4. To construct a square in a given circle.
   
5. To construct in a given circle a regular pentagon with a compass opening equal to the radius of the circle.
   

At the end he adds "Abū al-Wafā”s treatise contains a wealth of beautiful constructions for regular ngons, including exact constructions for n = 3, 4, 5, 6, 8, 10. It also gives a verging construction for n = 9 which goes back to Archimedes and the approximation for n = 7 that gives the side of a regular heptagon in a circle as equal to half the side of an inscribed equilateral triangle." Some of these do appear as Wells's "puzzles" (#44,#45), but apparently not #38 or several others. Nor does it appear as an exercise to the chapter 3, or in chapter 5 on trigonometry, where Abū al-Wafā is also featured. Presumably, Wells got the missing ones from somewhere, perhaps even directly from Geometry Needed by Craftsmen, but he does not say.

Answer 2

Denote $\beta=\angle MBC,\;\alpha=\angle DMN,\;\gamma=\angle CDH$. We have: $$\tan\beta=1/2,\quad\cos\alpha=-\sin\beta=-1/\sqrt{5},\quad\sin\alpha=\cos\beta=2/\sqrt{5}.$$ Take $DM=1$, then $MN=\sqrt{5}-2$, and let $x=DN$. By the rule of cosines, $$x^2=1^2+(\sqrt{5}-2)^2+2(\sqrt{5}-2)/\sqrt{5}=12-24/\sqrt{5}.$$ Then by the rule of sines, $$\sin\gamma=\frac{(\sqrt{5}-2)(2/\sqrt{5})}{\sqrt{12-24/\sqrt{5}}}\approx0.1875,$$ and the calculator gives $\gamma\approx 10.8$ degrees.

Remark. An internet search finds a Russian translation of this book of Abu'l Wafa,

Абу-л-Вафа ал-Бузджани. Книга о том, что необходимо ремесленнику из геометрических построений. Физико-математические науки в странах Востока, 1966, 1, 56-140.
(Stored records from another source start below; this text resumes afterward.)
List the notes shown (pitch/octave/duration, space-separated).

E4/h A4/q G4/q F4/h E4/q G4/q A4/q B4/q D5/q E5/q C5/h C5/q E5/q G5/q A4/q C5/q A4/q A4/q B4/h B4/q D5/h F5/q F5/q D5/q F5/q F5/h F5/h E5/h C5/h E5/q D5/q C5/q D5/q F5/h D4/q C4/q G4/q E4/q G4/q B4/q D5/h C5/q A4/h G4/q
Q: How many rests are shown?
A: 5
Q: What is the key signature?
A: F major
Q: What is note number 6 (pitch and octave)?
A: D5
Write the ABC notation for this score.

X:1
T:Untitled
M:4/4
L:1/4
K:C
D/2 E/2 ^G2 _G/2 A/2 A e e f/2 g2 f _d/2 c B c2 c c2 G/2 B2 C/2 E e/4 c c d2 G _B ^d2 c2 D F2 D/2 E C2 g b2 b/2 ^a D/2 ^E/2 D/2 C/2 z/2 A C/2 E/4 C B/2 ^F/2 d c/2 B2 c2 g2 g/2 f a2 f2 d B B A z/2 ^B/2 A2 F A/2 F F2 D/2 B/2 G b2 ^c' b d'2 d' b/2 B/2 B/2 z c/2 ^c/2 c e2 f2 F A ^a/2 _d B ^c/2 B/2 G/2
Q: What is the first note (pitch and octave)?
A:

This is a collection of translations. But this book I could not find on Internet.

Remark: since the true solution involves a construction of $2-\sqrt{3}$ with a compass and ruler, which is easy, it is plausible that Abu'l Wafa had a correct construction which was distorted by some scribe, or translator, or by Wells himself. But there is no answer to this unless we get some translation of Abu'l Wafa.